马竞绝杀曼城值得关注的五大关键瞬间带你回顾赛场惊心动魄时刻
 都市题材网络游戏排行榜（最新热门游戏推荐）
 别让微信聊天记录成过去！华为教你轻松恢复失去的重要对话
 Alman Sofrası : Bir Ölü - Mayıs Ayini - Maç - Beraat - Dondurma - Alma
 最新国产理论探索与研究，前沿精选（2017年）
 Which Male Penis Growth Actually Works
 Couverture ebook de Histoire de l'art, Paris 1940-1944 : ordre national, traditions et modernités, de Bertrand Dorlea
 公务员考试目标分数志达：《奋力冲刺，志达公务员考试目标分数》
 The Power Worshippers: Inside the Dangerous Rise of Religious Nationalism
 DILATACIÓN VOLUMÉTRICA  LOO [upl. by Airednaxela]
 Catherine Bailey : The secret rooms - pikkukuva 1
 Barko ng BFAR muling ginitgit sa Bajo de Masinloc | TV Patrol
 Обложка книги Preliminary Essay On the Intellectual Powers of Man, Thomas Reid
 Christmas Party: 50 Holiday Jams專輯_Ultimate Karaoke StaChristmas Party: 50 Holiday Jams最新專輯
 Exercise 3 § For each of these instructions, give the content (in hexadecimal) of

|---|

*TASK TO COMPLETE*.
Beginning with the line in which "[upl. by Airednaxela]" appears, set down each line through the last one in the listing, unchanged and with no extras.

*RESPONSE TO THIS EXERCISE*.
 DILATACIÓN VOLUMÉTRICA  LOO [upl. by Airednaxela]
 Catherine Bailey : The secret rooms - pikkukuva 1
 Barko ng BFAR muling ginitgit sa Bajo de Masinloc | TV Patrol
 Обложка книги Preliminary Essay On the Intellectual Powers of Man, Thomas Reid
 Christmas Party: 50 Holiday Jams專輯_Ultimate Karaoke StaChristmas Party: 50 Holiday Jams最新專輯
 Exercise 3 § For each of these instructions, give the content (in hexadecimal) of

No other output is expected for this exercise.